Колосов ничего не ответил. Несколько минут длилось молчание, прерываемое сдерживаемыми стонами раненого.
— Вот тебе и невеста, и женитьба, и домик свой, и все прочее, — произнес вдруг совсем неожиданно Костров. — Из женихов да в инвалиды, и на всю-то жизнь. Эх!
Он тяжело вздохнул и закрыл глаза, не будучи в силах удержать скатившуюся слезу.
— Не волнуйтесь, — попытался успокоить его Иван Макарович, — вам вредно. Что делать, видно, Божья воля. Сегодня вы, завтра я.
Сказав это, Колосов опустил голову и машинально стал рассматривать узор старого потертого ковра, разостланного перед кроватью.
— Вот, — заговорил он как бы про себя, — сейчас я жив, здоров, а завтра в эту пору, может быть, буду уже ничем. То, что называется моим телом, будет валяться, истерзанное, обезображенное, растоптанное сотнями ног на голых камнях, нечувствительное ни к чему и никому не нужное. Где же будет другая моя часть? Мое настоящее «я», то «я», которое вот сейчас мыслит, чувствует, на развитие которого в известном направлении пошло много лет труда и стараний… В небесах. Но где эти небеса? Какие они? Ведь и мюриды, с которыми завтра мы будем резаться, надеются попасть тоже в рай, и почему бы им не попасть? Разве они по-своему не исполняют заповеди своего бога, разве не жертвуют для своей родины и веры отцов всем, что только есть дорогого человеку: благосостоянием, семьей и даже жизнью? Неужели они не заслуживают награды в той же мере, как и мы?.. Конечно нет, но тогда и нас не за что награждать…
Он снова помолчал. Костров, который едва ли его слушал, лежал по-прежнему молча, морщась от боли.
Колосов заговорил опять:
— Солдатам гораздо легче, они верят в загробную расплату и умирают в ожидании райского блаженства, а мы?.. Впрочем, я в настоящем случае говорю только за себя. Каково мне идти под пули, когда я не имею перед собой ничего, решительно ничего, что, как сладкий обман, как красивая игрушка, скрашивало бы ужас того дела, на которое меня ведут? В загробную награду я не верю. Не верю уже в силу того, что я христианин и не могу допустить, чтобы христианский Бог мог награждать за человекоубийство. Этого мало; к довершению моего несчастья, я не верю в необходимость этой войны. Зачем нам здешний край? Неужели могущественной России нужен этот клочок земли, так уж нужен, что мы не останавливаемся перед истреблением целых племен, разорением веками сложившегося уклада жизни совершенно чуждых нам по крови, языку, духу и вере людей? Нет ли тут какого-нибудь недоразумения, чьей-нибудь, может быть, невольной, ошибки? И я спрашиваю себя: кто же виноват, кто причина подобного нелепого явления? — спрашиваю и не могу дать себе ответа. Впрочем, ответ, пожалуй, есть, и вот какой: все правы, виноватых нет. Есть только несчастливые безумцы, слепые и не понимающие того, что сами творят. Иногда мне кажется, что стоит найти какое-то особенное слово и произнести его, чтобы вся эта нелепость рассеялась как дым. Я стараюсь найти это слово. Чувствую его близость и не могу, и вот это-то бессилие сказать «слово» и им остановить текущую кровь мучает мою душу, жжет мой мозг и туманит голову. Слово, только одно слово.

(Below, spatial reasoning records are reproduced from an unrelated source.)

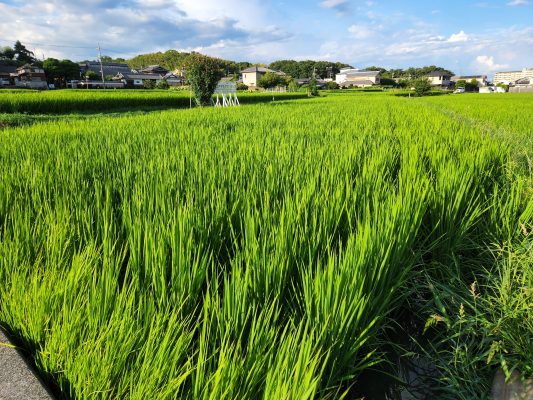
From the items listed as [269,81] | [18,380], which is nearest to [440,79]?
[269,81]

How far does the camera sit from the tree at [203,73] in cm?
1603

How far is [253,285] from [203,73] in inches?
642

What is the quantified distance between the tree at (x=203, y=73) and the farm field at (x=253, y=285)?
14.3 m

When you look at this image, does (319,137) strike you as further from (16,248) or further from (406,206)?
(16,248)

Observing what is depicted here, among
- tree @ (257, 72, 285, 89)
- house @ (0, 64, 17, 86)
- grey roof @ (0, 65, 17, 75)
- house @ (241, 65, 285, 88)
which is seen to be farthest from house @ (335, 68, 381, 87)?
house @ (0, 64, 17, 86)

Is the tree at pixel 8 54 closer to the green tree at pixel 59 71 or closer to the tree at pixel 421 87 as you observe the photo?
the green tree at pixel 59 71

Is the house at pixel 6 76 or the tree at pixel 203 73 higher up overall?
the house at pixel 6 76

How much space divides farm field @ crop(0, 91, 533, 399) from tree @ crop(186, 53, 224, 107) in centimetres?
1430

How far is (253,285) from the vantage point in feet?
3.95

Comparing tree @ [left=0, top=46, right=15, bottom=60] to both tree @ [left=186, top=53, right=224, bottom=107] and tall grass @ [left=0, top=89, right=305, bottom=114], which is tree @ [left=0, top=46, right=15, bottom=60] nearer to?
tall grass @ [left=0, top=89, right=305, bottom=114]

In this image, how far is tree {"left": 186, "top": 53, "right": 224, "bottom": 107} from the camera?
1603cm

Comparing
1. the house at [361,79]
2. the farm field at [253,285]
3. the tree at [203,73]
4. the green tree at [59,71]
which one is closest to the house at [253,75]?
the house at [361,79]

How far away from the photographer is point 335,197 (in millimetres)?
1856

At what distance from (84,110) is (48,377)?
60.3 ft
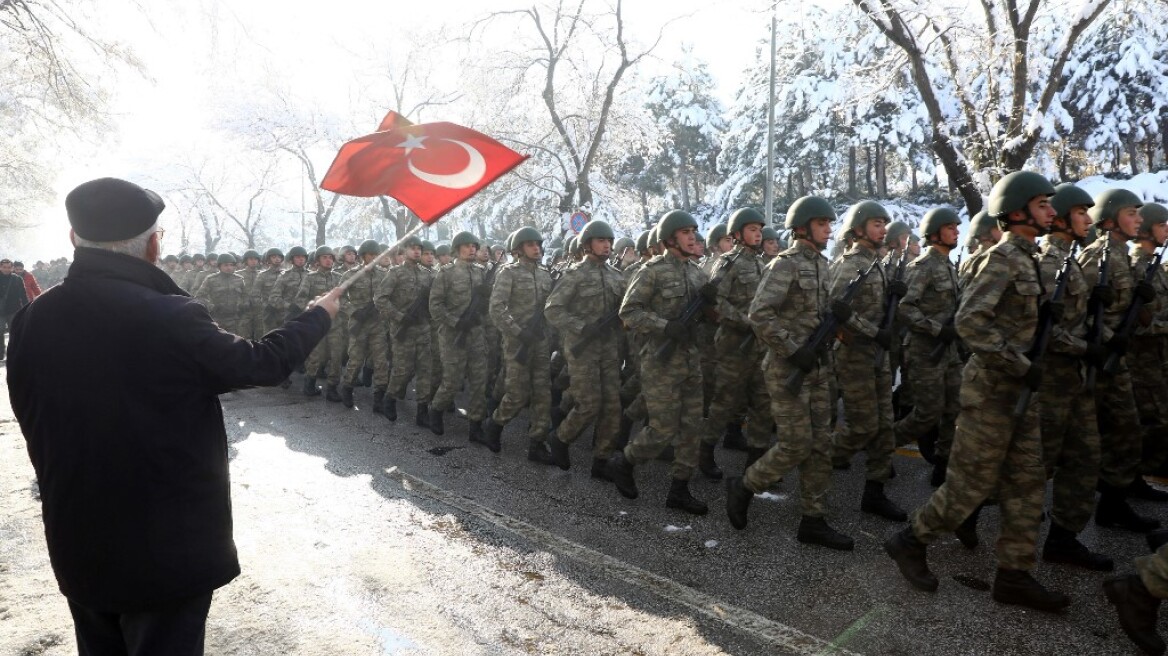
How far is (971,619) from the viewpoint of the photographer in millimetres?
3514

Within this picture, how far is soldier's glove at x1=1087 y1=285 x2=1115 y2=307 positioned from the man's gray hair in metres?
4.76

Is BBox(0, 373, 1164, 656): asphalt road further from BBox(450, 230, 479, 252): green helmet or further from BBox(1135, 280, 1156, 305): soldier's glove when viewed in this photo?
BBox(450, 230, 479, 252): green helmet

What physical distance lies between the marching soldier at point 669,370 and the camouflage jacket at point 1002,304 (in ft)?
6.79

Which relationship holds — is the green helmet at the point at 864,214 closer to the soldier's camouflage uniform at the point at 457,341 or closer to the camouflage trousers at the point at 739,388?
the camouflage trousers at the point at 739,388

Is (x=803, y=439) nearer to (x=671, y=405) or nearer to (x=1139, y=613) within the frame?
(x=671, y=405)

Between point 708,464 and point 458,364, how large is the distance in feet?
10.3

Последнюю фразу Колосов произнес глубоко страдальческим тоном, заламывая над головой руки. В глазах его мелькнуло выражение странного, тревожного беспокойства…

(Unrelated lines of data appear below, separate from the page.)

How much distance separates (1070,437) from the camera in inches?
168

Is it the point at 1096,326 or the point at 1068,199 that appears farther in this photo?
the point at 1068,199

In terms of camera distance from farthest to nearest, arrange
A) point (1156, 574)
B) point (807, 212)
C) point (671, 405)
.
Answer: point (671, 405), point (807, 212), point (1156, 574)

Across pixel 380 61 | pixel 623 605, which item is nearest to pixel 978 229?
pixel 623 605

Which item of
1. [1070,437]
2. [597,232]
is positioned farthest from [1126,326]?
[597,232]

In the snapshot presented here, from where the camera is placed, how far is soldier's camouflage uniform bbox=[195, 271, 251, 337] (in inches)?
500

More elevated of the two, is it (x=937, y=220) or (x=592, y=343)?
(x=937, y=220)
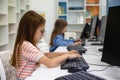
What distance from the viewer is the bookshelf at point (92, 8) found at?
619 centimetres

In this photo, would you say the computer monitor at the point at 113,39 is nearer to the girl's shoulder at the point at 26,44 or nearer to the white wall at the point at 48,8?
the girl's shoulder at the point at 26,44

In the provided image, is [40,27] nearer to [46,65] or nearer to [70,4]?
[46,65]

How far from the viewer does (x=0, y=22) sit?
A: 4.07 metres

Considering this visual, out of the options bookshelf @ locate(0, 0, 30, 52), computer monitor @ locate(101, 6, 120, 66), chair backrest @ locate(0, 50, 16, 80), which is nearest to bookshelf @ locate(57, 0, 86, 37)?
bookshelf @ locate(0, 0, 30, 52)

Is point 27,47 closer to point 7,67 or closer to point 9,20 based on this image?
point 7,67

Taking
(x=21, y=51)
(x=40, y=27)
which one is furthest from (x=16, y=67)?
(x=40, y=27)

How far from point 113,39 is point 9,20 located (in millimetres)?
3469

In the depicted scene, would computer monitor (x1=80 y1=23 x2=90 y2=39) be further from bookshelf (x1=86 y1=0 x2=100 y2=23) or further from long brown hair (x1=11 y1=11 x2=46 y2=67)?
long brown hair (x1=11 y1=11 x2=46 y2=67)

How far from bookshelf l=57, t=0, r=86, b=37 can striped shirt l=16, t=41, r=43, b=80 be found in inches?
177

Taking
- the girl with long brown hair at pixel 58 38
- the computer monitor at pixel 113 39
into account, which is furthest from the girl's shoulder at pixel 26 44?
the girl with long brown hair at pixel 58 38

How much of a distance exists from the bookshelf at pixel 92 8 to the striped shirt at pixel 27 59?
183 inches

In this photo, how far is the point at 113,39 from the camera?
1.38m

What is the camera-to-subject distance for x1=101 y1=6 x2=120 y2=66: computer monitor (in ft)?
4.34

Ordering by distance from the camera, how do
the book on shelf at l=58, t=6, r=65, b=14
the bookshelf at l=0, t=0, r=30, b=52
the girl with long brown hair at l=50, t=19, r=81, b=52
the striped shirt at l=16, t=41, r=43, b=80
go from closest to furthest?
the striped shirt at l=16, t=41, r=43, b=80 → the girl with long brown hair at l=50, t=19, r=81, b=52 → the bookshelf at l=0, t=0, r=30, b=52 → the book on shelf at l=58, t=6, r=65, b=14
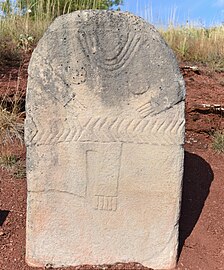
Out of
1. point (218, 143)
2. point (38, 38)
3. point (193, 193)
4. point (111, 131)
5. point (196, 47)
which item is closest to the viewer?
point (111, 131)

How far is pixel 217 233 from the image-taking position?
3.53 metres

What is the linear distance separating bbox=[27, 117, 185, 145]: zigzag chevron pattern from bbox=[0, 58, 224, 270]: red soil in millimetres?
785

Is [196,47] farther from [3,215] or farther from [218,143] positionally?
[3,215]

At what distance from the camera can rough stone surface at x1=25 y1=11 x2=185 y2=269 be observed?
9.39 feet

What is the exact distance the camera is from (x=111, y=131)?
295cm

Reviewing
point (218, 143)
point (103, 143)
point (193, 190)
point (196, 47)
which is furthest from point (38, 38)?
point (103, 143)

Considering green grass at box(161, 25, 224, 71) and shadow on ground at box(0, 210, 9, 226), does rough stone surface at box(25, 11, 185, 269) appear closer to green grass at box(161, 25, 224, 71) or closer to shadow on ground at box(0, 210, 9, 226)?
shadow on ground at box(0, 210, 9, 226)

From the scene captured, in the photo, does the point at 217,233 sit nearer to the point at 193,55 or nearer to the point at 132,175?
the point at 132,175

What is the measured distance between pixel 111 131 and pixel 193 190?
1308 mm

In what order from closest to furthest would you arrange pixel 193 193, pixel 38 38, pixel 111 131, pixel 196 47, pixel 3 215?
pixel 111 131 → pixel 3 215 → pixel 193 193 → pixel 38 38 → pixel 196 47

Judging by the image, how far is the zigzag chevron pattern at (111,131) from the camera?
2.92m

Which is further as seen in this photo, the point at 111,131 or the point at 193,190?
the point at 193,190

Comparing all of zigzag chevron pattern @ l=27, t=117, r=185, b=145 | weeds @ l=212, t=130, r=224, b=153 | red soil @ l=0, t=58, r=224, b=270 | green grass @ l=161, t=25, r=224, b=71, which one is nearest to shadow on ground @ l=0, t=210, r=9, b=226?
red soil @ l=0, t=58, r=224, b=270

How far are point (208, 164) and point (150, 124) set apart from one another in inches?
64.1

— Вы слишком философствуете, — сквозь зубы, с трудом преодолевая боль, возразил Костров, — с такими мыслями немудрено и с ума спятить. Если вы во всем начнете доискиваться корня причин, вы, в конце концов, дойдете до того, что усомнитесь в собственном бытии. Одно вам могу сказать, с такими мыслями вам лучше бросить военную службу.